→ **Given task**: Rewrite all of the records below with "white garage door" replaced by "white roll-up door" and everything else unchanged, leaving out the pictures.

→ **Given data**:
▽
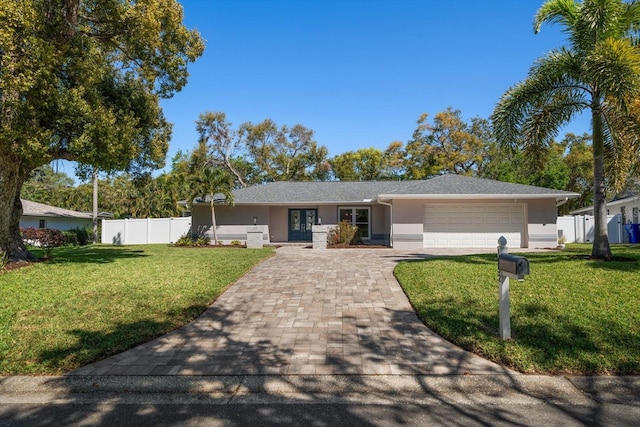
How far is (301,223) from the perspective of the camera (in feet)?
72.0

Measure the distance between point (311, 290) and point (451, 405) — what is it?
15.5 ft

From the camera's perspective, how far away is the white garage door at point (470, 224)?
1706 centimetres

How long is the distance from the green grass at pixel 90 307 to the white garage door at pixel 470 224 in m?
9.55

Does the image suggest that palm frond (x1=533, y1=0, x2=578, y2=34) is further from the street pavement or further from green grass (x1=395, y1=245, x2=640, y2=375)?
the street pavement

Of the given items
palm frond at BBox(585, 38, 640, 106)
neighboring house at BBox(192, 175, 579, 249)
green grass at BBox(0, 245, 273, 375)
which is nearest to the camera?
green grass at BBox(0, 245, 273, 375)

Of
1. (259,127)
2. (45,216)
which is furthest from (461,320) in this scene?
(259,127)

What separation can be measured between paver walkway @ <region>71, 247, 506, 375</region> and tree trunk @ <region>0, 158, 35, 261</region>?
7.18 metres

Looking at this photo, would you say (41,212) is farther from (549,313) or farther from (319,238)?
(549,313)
△
→ **Written response**:
How far is (301,223) from the perspective of the camera (in feet)?
72.0

Measure the distance between point (311, 290) and point (451, 405) — what is it?
15.5 ft

From the camera's perspective, how far away is the white roll-up door at point (470, 224)?
1706 centimetres

How long is the distance from the green grass at pixel 90 307 to the white roll-up door at pixel 470 224 in m?
9.55

Does the image suggest that palm frond (x1=533, y1=0, x2=578, y2=34) is further from the street pavement or further from green grass (x1=395, y1=245, x2=640, y2=375)?
the street pavement

Of the given items
palm frond at BBox(585, 38, 640, 106)
neighboring house at BBox(192, 175, 579, 249)
green grass at BBox(0, 245, 273, 375)
which is nearest to the camera?
green grass at BBox(0, 245, 273, 375)

Of
1. (259,127)
2. (45,216)
which is furthest from (461,320) in this scene?
(259,127)

What separation can be measured between paver walkway @ <region>71, 247, 506, 375</region> and tree trunk @ <region>0, 158, 35, 261</region>?
7.18 metres

Looking at this photo, would you say (41,212) is farther from (549,313) or farther from (319,238)?
(549,313)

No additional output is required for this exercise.